2

I have a set of people in a dataframe, I need the list of people that do not occur in the main dataset. Currently I am checking against first and last name.

data_to_check_dataset is the input data that needs to be checked , it contains many columns but currently I only need to check against first_name , last_name.

first_name last_name ...
0 James Apple ...
1 Alice test ...
... ... ... ...
10000 Paul test ...

sometimes the data fields can be entirely blank and are read as nan values.

first_name last_name ...
0 James comp nan ...
1 Paul ltd nan ...
... ... ... ...
10000 Paul other nan ...

The dataframe I am checking against current_people_dataset : , it contains many columns I have renamed the name columns to first_name , last_name. Its null values are blank for some reason, I think because

first_name last_name ...
0 f_A l_A ...
1 B ...
... ... ... ...
900000 paul smith ...

The data_to_check_dataset is always smaller then the current_people_dataset. Column ordering is not fixed and can change depending on here the data is loaded in from.

currently I have been trying to adapt the code from here.

new_people_names = (pd.merge(data_to_check_dataset,current_people_dataset, indicator=True, how='outer')
         .query('_merge=="left_only"')
         .drop('_merge', axis=1))

This raises ValueError: You are trying to merge on float64 and object columns. If you wish to proceed you should use pd.concat error when comparing colunmns.

J_7567
  • 31
  • 3

1 Answers1

0

That's what error is saying so one way is to typecase first_name and last_name of both df's to string by using astype():

data_to_check_dataset[['first_name','last_name']]=data_to_check_dataset[['first_name','last_name']].astype(str)
current_people_dataset[['first_name','last_name']]=current_people_dataset[['first_name','last_name']].astype(str)

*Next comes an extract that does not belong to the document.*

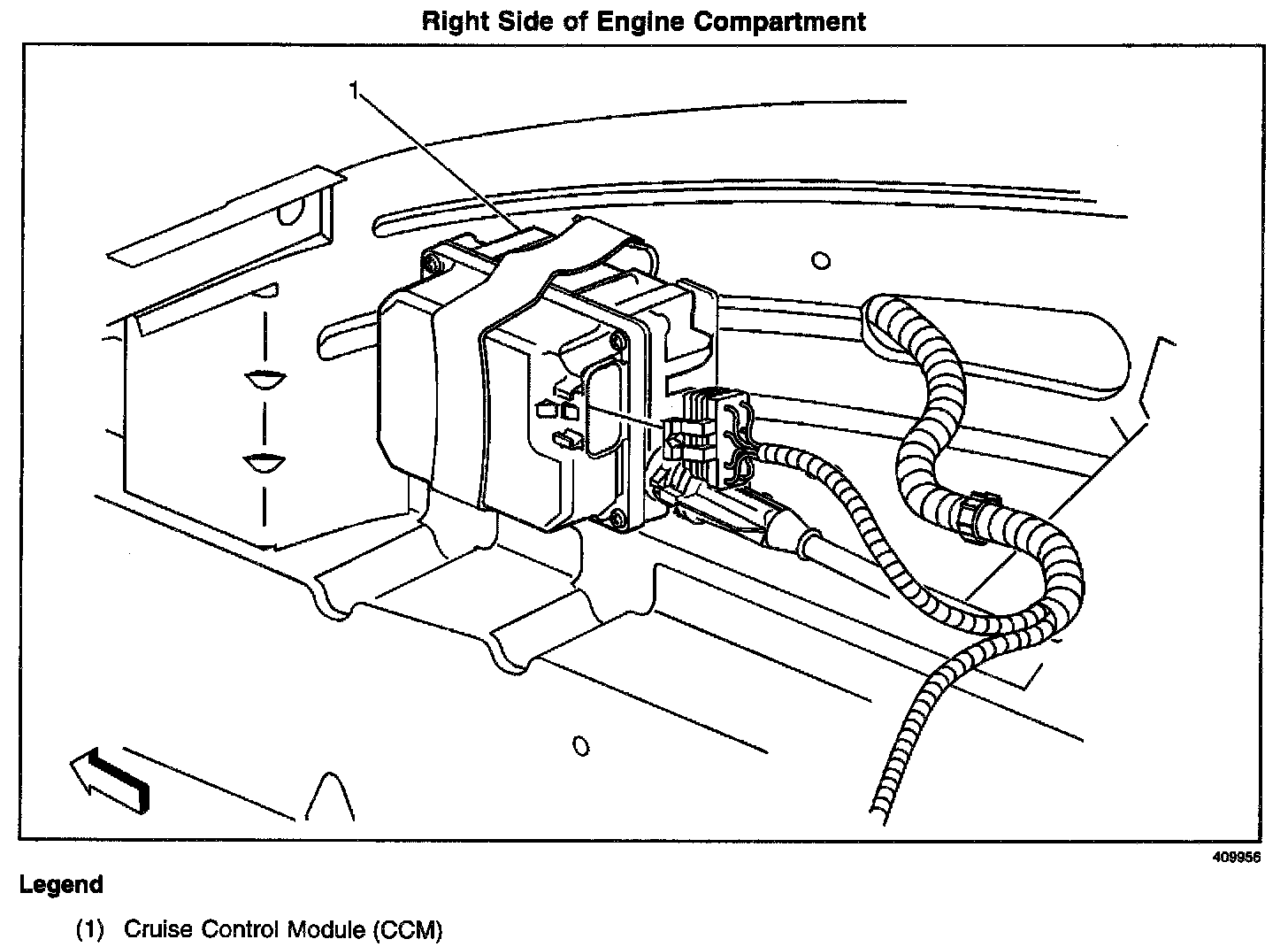 Right Side of Engine Compartment

1

409956

Legend

(1) Cruise Control Module (CCM)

Finally chain replace() to your current method for converting string nan back to real NaN:

new_people_names = (pd.merge(data_to_check_dataset,current_people_dataset, indicator=True, how='outer',on=['first_name','last_name'])
         .query('_merge=="left_only"')
         .drop('_merge', axis=1)
         .replace('nan',float('NaN'),regex=True))
Anurag Dabas
  • 23,866
  • 9
  • 21
  • 41